SET TASKS:
**a)** Reproduce the part of the sample size text starting at "Why Sample Size" and ending at "or 0.90 (90%).", word for word.
**b)** Extend the text on sample size calculation with the next part, beginning right after its final sentence.

SOURCE DOCUMENT:
☆ ☆ ☆ ☆

Why Sample Size Matters
An underpowered study — one with too few participants — risks failing to detect a real effect (Type II error). Conversely, an unnecessarily large sample wastes resources and may expose more participants to research risks than necessary. Proper sample size calculation balances statistical power, precision, and feasibility.
Key Concepts
- Significance level (alpha): The probability of a Type I error (false positive). Conventionally set at 0.05 (5%).
- Statistical power (1 - beta): The probability of detecting a true effect. Typically set at 0.80 (80%) or 0.90 (90%).
- Effect size: The magnitude of difference you expect to detect. Smaller effects require larger samples.
- Variability: More variable outcomes require larger samples.
Formulas by Study Design
Cross-sectional (prevalence study): n = Z² × p(1-p) / d², where Z is the Z-value for desired confidence level (1.96 for 95%), p is the expected prevalence, and d is the desired precision (margin of error).

☆ ☆ ☆ ☆

INFORMATION PROVIDED:
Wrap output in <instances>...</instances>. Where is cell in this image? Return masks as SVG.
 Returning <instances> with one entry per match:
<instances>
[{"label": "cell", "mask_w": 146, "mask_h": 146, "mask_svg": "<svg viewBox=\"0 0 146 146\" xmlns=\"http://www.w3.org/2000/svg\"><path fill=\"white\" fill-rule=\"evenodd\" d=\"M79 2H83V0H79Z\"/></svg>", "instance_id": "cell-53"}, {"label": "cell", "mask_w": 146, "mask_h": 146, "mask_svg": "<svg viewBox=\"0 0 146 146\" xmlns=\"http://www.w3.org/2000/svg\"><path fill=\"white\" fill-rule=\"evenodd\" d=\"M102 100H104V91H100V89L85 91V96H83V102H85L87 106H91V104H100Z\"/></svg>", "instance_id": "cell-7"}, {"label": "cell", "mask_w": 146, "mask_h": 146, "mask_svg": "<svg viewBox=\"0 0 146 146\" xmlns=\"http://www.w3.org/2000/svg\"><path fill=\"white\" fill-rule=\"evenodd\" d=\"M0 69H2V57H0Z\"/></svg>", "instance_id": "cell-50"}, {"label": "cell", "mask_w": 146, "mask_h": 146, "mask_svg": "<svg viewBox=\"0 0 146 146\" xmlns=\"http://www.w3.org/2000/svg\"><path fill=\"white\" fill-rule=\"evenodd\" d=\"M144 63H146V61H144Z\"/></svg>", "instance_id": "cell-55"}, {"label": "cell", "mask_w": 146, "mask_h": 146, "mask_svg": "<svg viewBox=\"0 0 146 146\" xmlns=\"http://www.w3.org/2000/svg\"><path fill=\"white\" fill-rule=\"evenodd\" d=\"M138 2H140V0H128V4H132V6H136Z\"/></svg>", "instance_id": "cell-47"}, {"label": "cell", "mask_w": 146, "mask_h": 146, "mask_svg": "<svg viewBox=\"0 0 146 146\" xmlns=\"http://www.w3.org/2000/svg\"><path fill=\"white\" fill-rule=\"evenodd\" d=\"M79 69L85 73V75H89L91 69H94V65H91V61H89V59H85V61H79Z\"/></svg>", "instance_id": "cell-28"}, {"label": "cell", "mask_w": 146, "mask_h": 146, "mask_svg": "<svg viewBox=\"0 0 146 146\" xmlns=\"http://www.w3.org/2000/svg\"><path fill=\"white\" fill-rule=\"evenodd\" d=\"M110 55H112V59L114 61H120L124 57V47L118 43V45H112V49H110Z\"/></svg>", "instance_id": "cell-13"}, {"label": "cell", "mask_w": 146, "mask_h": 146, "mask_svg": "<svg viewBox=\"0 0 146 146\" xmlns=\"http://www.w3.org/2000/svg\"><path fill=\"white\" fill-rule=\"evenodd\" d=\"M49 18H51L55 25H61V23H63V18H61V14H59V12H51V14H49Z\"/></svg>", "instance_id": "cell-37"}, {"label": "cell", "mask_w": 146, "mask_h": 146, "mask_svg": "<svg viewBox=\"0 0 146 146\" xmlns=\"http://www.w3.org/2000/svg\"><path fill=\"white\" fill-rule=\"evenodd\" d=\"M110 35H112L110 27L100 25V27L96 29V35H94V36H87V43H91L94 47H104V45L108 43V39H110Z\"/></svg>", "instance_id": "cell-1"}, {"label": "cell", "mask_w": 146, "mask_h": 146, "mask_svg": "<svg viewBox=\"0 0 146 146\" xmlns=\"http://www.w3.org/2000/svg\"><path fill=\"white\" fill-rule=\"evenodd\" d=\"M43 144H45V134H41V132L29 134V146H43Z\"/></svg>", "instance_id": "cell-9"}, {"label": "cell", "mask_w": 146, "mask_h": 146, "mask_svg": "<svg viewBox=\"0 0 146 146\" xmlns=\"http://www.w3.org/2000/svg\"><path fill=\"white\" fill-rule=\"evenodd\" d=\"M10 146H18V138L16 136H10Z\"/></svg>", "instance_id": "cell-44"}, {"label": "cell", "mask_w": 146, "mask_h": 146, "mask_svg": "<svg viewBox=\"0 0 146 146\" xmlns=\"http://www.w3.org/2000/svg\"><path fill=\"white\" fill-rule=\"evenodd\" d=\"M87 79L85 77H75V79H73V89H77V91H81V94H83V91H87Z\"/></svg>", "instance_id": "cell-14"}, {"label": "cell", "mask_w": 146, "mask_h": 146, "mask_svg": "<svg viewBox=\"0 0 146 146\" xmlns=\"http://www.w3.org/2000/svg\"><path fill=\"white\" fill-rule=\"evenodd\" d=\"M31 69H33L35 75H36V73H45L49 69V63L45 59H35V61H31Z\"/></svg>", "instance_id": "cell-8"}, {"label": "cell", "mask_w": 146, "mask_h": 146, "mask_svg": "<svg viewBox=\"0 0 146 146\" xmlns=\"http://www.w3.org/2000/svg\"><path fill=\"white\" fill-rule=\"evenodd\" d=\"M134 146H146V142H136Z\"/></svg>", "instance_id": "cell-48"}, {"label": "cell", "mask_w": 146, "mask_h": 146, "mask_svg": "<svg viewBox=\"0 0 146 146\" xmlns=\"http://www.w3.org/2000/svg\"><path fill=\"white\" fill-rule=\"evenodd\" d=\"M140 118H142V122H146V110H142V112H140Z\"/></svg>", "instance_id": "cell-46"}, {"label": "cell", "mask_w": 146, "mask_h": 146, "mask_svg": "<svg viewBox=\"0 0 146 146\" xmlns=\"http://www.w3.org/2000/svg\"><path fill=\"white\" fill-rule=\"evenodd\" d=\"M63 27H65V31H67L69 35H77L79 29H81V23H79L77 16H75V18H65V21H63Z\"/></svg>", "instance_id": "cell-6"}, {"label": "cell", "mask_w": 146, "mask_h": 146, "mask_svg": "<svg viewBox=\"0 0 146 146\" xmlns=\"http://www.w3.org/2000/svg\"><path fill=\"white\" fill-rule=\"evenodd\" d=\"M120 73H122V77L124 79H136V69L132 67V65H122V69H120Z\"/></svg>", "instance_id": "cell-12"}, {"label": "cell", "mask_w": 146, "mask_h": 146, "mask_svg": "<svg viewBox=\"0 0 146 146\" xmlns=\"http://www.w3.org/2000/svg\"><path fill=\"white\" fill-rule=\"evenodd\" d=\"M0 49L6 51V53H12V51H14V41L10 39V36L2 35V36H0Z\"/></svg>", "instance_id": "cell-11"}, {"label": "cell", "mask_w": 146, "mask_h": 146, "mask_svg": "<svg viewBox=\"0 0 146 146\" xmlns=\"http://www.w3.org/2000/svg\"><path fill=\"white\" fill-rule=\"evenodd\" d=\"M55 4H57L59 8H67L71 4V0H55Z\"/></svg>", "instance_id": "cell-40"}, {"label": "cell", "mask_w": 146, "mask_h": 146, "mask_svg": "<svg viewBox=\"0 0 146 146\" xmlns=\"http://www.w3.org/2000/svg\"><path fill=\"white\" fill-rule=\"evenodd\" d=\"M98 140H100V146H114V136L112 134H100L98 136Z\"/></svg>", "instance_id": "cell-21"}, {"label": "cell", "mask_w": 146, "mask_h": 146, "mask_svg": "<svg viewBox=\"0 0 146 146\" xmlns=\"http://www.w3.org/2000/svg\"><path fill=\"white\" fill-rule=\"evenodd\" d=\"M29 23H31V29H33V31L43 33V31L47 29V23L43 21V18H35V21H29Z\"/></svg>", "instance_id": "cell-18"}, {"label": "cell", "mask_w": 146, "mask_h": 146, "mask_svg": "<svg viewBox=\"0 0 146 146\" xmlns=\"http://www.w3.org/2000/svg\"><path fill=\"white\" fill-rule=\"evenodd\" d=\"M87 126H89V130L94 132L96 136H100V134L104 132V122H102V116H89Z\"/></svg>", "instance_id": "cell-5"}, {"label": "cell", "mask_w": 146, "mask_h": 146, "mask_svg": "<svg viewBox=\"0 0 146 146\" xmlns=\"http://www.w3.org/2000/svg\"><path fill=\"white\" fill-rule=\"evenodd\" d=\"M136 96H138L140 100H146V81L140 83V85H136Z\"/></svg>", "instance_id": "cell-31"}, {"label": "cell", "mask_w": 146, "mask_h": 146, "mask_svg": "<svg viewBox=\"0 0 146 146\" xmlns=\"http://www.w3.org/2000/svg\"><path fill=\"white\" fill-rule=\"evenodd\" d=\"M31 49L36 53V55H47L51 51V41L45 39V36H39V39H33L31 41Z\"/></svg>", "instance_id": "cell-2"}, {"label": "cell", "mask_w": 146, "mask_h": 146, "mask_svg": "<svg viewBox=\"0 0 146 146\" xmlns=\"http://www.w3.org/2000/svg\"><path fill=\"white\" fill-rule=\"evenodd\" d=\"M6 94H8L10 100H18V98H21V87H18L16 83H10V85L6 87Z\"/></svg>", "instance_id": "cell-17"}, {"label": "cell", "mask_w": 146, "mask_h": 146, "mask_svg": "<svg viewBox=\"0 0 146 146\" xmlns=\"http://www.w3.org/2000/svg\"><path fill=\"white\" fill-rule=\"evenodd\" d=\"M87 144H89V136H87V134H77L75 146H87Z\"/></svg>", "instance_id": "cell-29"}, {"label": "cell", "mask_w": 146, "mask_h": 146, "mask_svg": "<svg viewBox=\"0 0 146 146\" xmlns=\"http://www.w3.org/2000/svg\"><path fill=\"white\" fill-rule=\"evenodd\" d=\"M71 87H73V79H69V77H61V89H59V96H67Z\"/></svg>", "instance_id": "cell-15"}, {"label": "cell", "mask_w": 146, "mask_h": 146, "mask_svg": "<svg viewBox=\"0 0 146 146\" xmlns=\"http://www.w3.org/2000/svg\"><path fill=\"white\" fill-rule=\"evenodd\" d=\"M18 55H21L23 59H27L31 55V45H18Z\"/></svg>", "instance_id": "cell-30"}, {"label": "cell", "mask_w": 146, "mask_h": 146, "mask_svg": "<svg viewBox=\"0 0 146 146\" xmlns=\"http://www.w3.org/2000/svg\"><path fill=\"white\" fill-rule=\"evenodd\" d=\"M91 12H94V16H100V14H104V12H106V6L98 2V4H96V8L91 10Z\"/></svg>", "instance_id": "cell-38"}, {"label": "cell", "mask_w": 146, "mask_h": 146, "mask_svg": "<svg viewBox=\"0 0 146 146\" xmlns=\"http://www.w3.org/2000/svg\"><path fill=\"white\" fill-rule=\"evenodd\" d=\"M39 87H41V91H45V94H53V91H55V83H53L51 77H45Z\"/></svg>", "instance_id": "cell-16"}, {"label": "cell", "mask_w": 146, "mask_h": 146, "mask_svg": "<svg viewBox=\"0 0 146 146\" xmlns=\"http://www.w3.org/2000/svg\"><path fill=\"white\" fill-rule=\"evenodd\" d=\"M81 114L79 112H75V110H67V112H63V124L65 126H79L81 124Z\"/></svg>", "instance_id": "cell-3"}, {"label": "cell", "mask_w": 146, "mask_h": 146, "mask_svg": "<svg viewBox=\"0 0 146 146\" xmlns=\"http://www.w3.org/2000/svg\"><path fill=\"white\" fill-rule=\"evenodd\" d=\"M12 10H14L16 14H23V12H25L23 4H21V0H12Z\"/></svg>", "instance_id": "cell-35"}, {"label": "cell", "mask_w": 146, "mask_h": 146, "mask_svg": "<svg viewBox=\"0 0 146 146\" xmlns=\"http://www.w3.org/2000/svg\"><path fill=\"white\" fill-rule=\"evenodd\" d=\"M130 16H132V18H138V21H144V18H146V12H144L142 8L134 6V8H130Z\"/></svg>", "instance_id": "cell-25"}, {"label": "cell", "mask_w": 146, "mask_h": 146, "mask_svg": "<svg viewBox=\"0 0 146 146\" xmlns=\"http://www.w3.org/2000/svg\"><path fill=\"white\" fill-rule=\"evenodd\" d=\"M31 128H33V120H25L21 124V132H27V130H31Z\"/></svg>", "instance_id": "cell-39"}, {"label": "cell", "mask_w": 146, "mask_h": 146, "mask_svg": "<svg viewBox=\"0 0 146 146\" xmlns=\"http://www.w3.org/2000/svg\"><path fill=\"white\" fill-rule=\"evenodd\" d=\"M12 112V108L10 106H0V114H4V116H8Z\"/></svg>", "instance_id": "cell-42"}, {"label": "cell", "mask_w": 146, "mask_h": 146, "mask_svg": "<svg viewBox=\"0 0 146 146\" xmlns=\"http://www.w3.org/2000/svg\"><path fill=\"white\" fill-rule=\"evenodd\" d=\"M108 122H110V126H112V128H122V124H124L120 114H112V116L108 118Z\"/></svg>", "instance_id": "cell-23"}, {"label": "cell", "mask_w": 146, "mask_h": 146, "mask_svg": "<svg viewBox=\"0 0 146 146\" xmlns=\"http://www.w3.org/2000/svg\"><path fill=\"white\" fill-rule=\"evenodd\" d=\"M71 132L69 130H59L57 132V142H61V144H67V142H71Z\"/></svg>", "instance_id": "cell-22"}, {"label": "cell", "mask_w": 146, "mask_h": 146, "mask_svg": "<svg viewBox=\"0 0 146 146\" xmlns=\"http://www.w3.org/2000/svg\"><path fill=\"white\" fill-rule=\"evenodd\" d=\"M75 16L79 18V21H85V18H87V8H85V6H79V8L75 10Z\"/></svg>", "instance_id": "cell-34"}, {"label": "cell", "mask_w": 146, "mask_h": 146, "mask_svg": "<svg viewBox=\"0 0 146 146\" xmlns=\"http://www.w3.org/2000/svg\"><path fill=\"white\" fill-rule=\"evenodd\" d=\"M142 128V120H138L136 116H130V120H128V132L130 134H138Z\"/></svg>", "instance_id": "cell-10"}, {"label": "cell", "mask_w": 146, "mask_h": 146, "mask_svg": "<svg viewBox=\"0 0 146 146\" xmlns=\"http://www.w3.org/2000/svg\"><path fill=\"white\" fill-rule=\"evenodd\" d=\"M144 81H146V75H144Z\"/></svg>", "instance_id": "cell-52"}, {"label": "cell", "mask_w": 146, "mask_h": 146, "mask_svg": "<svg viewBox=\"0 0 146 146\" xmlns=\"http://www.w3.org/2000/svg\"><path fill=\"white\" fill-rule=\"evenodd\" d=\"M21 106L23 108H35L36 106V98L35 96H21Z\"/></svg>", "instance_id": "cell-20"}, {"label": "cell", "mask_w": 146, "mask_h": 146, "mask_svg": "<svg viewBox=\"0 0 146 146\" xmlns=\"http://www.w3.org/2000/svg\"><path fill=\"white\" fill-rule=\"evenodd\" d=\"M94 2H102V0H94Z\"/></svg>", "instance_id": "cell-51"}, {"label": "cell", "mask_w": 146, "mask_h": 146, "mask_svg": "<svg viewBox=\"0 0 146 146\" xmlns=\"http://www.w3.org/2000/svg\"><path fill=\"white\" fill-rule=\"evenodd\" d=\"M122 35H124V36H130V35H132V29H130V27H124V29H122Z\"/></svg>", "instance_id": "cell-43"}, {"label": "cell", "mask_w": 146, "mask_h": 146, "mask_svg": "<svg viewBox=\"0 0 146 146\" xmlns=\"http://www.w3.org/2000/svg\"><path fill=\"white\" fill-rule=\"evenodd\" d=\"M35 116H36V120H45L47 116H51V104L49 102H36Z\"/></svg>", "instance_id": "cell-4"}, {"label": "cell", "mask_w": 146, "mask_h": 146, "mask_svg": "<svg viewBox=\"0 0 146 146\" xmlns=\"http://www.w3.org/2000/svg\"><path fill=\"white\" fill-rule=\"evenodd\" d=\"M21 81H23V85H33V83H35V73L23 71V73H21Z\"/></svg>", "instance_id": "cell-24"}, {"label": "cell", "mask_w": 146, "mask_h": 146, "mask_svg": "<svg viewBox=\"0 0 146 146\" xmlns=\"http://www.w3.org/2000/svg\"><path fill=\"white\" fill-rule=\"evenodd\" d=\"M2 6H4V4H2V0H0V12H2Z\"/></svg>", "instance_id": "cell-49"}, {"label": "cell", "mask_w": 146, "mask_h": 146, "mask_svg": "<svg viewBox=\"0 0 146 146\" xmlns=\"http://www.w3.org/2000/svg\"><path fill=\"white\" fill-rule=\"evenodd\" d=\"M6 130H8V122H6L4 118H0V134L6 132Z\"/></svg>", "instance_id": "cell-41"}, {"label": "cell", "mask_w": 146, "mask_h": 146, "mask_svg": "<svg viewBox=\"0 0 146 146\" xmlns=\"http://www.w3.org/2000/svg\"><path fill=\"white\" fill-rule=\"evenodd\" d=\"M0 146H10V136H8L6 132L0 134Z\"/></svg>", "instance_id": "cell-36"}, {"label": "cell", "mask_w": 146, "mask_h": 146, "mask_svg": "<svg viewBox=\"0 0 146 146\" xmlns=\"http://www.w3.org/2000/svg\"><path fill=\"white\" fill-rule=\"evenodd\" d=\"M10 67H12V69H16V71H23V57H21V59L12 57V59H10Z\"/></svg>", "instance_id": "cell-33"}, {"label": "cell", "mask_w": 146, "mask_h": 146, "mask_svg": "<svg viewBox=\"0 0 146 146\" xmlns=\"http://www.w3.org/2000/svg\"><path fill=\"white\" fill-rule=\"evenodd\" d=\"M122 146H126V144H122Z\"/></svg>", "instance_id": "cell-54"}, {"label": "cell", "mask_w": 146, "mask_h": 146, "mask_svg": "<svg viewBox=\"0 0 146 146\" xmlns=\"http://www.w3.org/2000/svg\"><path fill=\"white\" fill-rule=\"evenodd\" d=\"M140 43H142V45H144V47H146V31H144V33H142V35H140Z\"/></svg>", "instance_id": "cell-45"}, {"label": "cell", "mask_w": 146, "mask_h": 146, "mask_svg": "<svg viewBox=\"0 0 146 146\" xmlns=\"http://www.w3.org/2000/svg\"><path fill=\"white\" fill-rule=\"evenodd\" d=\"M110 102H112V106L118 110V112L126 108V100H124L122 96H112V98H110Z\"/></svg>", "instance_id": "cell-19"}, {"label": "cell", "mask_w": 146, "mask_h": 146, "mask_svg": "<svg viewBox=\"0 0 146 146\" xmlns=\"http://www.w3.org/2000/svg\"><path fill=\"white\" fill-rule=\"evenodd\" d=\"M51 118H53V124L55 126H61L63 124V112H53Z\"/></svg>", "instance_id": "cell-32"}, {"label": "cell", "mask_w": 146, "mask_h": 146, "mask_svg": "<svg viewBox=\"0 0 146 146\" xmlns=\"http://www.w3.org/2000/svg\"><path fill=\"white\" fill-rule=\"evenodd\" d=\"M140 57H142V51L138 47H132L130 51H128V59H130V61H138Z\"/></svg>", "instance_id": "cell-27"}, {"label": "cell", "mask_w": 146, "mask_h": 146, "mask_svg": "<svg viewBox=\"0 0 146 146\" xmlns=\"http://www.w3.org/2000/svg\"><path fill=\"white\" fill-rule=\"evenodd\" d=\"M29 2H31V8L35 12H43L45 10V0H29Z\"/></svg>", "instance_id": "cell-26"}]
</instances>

☆ ☆ ☆ ☆

TASK ANSWERS:
**a)**
Why Sample Size Matters
An underpowered study — one with too few participants — risks failing to detect a real effect (Type II error). Conversely, an unnecessarily large sample wastes resources and may expose more participants to research risks than necessary. Proper sample size calculation balances statistical power, precision, and feasibility.
Key Concepts
- Significance level (alpha): The probability of a Type I error (false positive). Conventionally set at 0.05 (5%).
- Statistical power (1 - beta): The probability of detecting a true effect. Typically set at 0.80 (80%) or 0.90 (90%).

**b)**
Comparing two proportions: Used in case-control and cohort studies. Requires the expected proportion in each group, desired power, and significance level.
Comparing two means: Requires the expected difference in means, standard deviation, power, and significance level.
Free Software Tools
- G*Power: Free desktop application with a graphical interface. Supports t-tests, F-tests, chi-square, regression, and more.
- OpenEpi: Free web-based tool (openepi.com) for epidemiological calculations including sample size for various study designs.
- PS (Power and Sample Size): Free software from Vanderbilt University for survival analysis and other designs.
- R packages: pwr, samplesize, and TrialSize for programmatic calculation.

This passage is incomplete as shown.